Different models have been tested to compare them and use the best one for this use case. You can find the list of models below in the section *5. Models*. For the training of each model, hyperparameters like alfa and others for each own model have been optimized. Before the training of each of the models feature data has been normalized.

The scoring methods used to evaluate the performance of the models are the **MSE** and the **R-squared** values, used to quantify the error rate and the accuracy rate of the models respectively.
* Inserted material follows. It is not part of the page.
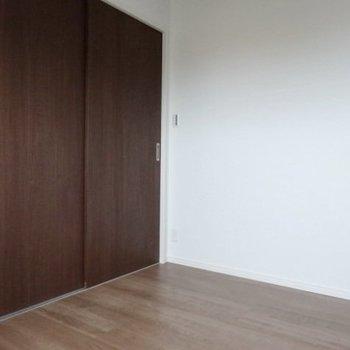 シングルベッド1台くらいのスペース。寝室にぴったり!(※写真は2階の同間取り別部屋のものです)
## 3. Data used for Training and Feature extraction
The data used for training the different models can be found [here](https://cqllab.upc.edu/lal/universal-dependencies/). The data received are multiple rooted trees, one line per sentence. A part of this project concerns the transformation from a rooted tree to a free tree.
### 3.1 List of Languages
| | | | | |
| -------- | -------- | -------- | -------- | -------- |
| Arabic | French | Indonesian | Portuguese | Turkish |
| Chinese | Galician | Italian | Russian | |
| Czech | German | Japanese | Spanish | |
| English | Hindi | Korean | Swedish | |
| Finnish | Icelandic | Polish | Thai | |
### 3.2 Features Extracted
| Feature Name | Brief Description |
| -------- | -------- |
| vertex_degree | Number of vertices connected to a vertex. |
| avg_distance | Mean distance from the vertex to all the other vertices of the sentence. |
| is_center | If the vertex belongs to the center of the "graph" of the sentence. |
| is_centroidal | If the vertex belongs to the centroid of the "graph" of the sentence. |
| phrase_length | Length of the sentence to which the vertex belongs. |
| betweenness_centrality | Number of times a vertex happens to be in the shortest path between two other vertices. |
| closeness_centrality | Reciprocal of avg_distance. |
| eigenvector_centrality | Measure to quantify the influence of a vertex, also considers its neighbor's influence. |
| average_neighbor_degree | Mean of the degrees (vertex_degree) of the adjacent vertices of a vertex. |
| eccentricity | Maximum distance from one vertex to another in the graph. |
| diameter | Maximum value for eccentricity. |
| in_diameter | Indicates whether the vertex can be found within the diameter. |
| radius | Minimum value for eccentricity. |
| weiner_index | Sum of distances between all the pairs of vertices inside the graph. |

## 4. Analysis of Features
These plots have been created to determine the influence of each feature. Keep in mind that this mostly applies to **Linear Correlation**, so there may be other relations that we are not aware of and that we can not see using these plots.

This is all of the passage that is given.